Shanahan ignored his father’s advice, however, and insisted on following him to Washington as offensive coordinator. The going has been rough — maybe rougher than either Shanahan anticipated.
But after two seasons of failed quarterback experiments, injuries in the backfield and along the offensive line and limited playmakers at the receiver position, the vision in Kyle Shanahan’s head finally has started coming together on the field. And reflecting on the journey to this point, the play-caller sees himself as a wiser, more effective coach.
This offseason — two years after the biggest move was the trade for Donovan McNabb, who failed miserably in Washington, and a year after team brass focused their efforts on upgrading the defense – the Redskins addressed the offense in free agency and the draft.
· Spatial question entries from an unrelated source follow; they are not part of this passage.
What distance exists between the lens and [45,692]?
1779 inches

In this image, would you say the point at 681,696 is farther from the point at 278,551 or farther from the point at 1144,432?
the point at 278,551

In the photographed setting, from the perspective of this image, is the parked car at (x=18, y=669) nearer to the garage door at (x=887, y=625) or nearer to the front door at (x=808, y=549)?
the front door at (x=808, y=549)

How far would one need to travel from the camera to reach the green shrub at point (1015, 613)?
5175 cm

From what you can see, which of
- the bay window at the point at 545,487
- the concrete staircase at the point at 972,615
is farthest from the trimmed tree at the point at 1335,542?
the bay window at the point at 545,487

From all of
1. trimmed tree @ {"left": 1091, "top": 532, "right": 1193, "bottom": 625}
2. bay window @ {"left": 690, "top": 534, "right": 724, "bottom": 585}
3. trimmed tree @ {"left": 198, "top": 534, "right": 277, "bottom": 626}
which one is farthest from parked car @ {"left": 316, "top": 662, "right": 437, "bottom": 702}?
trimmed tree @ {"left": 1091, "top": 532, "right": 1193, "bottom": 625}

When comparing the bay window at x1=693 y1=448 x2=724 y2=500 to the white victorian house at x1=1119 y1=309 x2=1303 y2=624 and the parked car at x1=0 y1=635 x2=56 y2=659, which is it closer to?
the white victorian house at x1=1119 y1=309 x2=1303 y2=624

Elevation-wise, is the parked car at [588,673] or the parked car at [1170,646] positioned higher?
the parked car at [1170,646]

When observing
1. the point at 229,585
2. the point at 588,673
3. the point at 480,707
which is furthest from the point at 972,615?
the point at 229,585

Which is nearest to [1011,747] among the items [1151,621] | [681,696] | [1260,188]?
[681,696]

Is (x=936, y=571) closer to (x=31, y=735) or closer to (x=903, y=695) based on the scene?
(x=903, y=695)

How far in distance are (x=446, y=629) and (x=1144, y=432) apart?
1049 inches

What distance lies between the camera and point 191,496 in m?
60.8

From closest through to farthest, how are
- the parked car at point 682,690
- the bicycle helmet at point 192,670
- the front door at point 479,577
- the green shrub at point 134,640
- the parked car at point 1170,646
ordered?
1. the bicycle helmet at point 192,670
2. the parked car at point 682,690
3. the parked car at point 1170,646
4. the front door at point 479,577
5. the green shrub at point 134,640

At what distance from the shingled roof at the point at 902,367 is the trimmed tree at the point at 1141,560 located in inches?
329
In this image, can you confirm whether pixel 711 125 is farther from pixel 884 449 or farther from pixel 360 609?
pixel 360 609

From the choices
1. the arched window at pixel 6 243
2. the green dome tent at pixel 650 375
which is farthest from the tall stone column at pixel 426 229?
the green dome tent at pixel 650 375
Now with Robert Griffin III at quarterback, three promising young backs in Alfred Morris,
Evan Royster and Roy Helu Jr., a wide receiver unit led by Pierre Garcon, Josh Morgan, Leonard Hankerson and Santana Moss, and an explosive tight end in Fred Davis, Shanahan believes that he finally has the ingredients of a high-powered attack.
“I feel a lot more confident,” Shanahan said Thursday, three days before Washington opens the season in New Orleans. “I think we’ve improved our personnel each year since we got here, and I definitely feel better this year than I did last year, and the second year I felt better than I did the first year.”
Shanahan always had confidence in his system. He saw it work for his father on Super Bowl teams in San Francisco and Denver, and the same offense was helping the Texans progress from basement dweller to playoff team.
“It’s a proven offense, but you need to have everything working together, everyone doing exactly what what they’re supposed to do, getting down their timing,” said quarterback Rex Grossman, a backup in Houston and starter of 16 games in Washington before he made way for Griffin.
The proper blend of cohesion and talent has been lacking. As a result, the tried-and-true offense and the bright, young offensive mind calling the plays were stalled. Last season, Washington ranked 26th in scoring, mustering only 18 points a game and losing six games by a touchdown or less.
Their post-season evaluations convinced Redskins coaches that the problem wasn’t ineffective schemes, but a lack of talent.